> _CHECK YOUR UNDERSTANDING_:
[1] How wide is the Spiral Jetty, according to the Great Salt Lake article?
[2] Copy out the Great Salt Lake article starting with "Great Salt Lake: More" and going on through "Salt Lake Valley.", but rename "brine shrimp" as "brine flies".

Great Salt Lake: More than meets the nose
It's very much alive, dynamic, ever-changing
Full-grown bison and calves cross a road to another pasture on Antelope Island northwest of Salt Lake City.
Douglas C. Pizac, Associated Press
SALT LAKE CITY Famed Western writer Wallace Stegner called it "a desert of water in a desert of salt and mud and rock" an apt description for Utah's dead sea.
Only brine shrimp, which are less than a half-inch long, some bacteria and algae can survive in its waters, which are three to five times saltier than the ocean. But everyone gets a whiff when stiff winds blow the lake's peculiar odor known affectionately as "lake stink" into the Salt Lake Valley.
For adventurers who can look past their nose, this desert of water much like the desert playa it spreads across is desolately beautiful. It spreads across 1,200 square miles and is home to hundreds of bird species, three state parks and a piece of modern art, Robert Smithson's "Spiral Jetty."
On a bright fall day near the lake's northernmost tip, a field of salt stretched out from what was formerly a rocky shoreline. Amid the icelike field were old pilings covered in crystalline salt, like open-air stalagmites. The Spiral Jetty juts out. Entirely exposed, the black basalt boulders once outlining the jetty have, like everything else, been overtaken by a thick crust of white. Sunglasses are a must.
Smithson created the "earthwork" in 1970 using black rocks from eons-old volcanic activity and sand. The jetty is 15 feet wide and stretches out 1,500 feet counterclockwise from the shore. Coral-pink water turned that color by salt-loving bacteria once covered the jetty, leaving it visible only from the air. But the region's five-year drought, which has dramatically dropped water levels, has left the jetty bone dry, said Wally Gwynn, a saline geologist for the Utah Geological Survey.

> _DATASET EXCERPTS_:
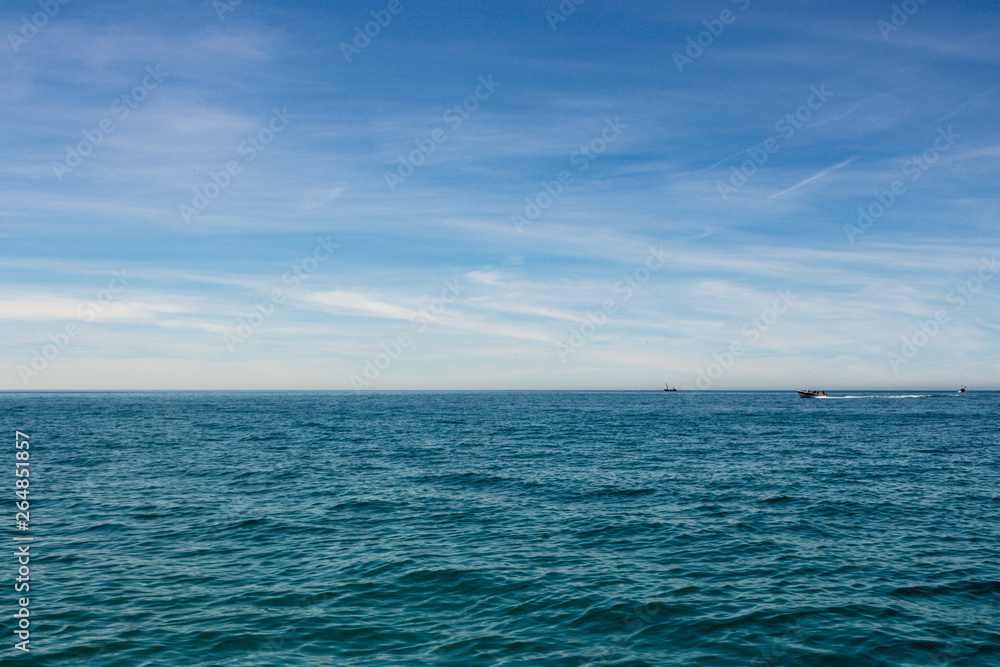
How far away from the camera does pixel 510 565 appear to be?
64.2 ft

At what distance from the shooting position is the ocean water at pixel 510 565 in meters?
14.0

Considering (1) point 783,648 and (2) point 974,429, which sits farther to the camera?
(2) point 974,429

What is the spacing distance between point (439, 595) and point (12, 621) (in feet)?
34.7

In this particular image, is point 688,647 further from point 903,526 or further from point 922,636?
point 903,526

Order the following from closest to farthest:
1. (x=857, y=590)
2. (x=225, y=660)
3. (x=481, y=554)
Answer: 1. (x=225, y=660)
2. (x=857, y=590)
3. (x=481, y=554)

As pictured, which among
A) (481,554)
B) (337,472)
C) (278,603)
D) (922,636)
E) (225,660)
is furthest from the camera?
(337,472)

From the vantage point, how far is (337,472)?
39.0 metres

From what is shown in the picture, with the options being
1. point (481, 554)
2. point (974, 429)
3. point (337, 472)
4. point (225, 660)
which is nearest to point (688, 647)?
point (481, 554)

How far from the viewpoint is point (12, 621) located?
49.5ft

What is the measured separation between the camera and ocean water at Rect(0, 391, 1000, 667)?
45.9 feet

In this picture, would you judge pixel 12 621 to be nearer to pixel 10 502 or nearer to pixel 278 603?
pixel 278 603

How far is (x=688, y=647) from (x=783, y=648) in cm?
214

* * *

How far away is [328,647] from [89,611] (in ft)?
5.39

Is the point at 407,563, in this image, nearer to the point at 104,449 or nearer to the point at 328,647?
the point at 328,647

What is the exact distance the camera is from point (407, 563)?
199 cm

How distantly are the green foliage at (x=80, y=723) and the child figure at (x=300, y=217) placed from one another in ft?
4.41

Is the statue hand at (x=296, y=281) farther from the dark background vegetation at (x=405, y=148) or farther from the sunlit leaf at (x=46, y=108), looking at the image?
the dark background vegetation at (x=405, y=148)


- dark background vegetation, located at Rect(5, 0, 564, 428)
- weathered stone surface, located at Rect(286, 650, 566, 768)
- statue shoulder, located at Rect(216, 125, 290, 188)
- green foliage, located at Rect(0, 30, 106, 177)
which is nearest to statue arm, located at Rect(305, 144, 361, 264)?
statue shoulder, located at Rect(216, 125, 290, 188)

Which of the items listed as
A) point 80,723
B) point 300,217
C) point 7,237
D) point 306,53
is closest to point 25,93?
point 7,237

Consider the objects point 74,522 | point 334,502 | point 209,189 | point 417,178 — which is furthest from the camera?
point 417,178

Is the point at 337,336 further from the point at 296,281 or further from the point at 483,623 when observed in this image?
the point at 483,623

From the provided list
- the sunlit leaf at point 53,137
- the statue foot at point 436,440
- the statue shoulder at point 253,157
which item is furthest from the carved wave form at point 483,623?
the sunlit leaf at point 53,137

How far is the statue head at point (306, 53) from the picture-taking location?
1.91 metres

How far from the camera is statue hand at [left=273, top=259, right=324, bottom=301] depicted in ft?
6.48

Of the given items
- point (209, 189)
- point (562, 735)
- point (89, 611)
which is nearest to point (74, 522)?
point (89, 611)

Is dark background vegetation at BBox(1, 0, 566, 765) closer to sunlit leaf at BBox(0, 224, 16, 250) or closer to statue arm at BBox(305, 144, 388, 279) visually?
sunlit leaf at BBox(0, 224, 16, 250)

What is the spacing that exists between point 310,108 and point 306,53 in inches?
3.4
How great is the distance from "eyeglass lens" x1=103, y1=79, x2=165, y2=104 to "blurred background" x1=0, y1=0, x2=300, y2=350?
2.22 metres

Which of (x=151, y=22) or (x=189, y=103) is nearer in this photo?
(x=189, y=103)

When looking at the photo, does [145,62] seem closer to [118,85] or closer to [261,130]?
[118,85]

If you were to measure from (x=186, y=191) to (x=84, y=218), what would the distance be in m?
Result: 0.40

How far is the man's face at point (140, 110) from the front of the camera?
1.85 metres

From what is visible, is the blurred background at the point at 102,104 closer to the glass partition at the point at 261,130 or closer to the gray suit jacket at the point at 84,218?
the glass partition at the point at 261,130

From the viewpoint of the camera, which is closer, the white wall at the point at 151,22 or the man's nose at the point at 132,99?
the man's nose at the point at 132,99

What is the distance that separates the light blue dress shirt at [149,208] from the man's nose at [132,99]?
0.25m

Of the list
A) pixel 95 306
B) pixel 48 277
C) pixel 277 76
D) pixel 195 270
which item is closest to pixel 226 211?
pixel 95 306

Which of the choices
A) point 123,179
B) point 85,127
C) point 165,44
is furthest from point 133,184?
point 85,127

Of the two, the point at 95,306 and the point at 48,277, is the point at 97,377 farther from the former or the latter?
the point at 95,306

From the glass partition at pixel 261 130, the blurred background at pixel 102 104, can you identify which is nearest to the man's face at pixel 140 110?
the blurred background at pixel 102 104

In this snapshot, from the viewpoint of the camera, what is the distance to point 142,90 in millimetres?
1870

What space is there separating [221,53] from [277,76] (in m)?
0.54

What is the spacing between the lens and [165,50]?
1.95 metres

> _YOUR RESPONSES_:
[1] 15 feet

[2]
Great Salt Lake: More than meets the nose
It's very much alive, dynamic, ever-changing
Full-grown bison and calves cross a road to another pasture on Antelope Island northwest of Salt Lake City.
Douglas C. Pizac, Associated Press
SALT LAKE CITY Famed Western writer Wallace Stegner called it "a desert of water in a desert of salt and mud and rock" an apt description for Utah's dead sea.
Only brine flies, which are less than a half-inch long, some bacteria and algae can survive in its waters, which are three to five times saltier than the ocean. But everyone gets a whiff when stiff winds blow the lake's peculiar odor known affectionately as "lake stink" into the Salt Lake Valley.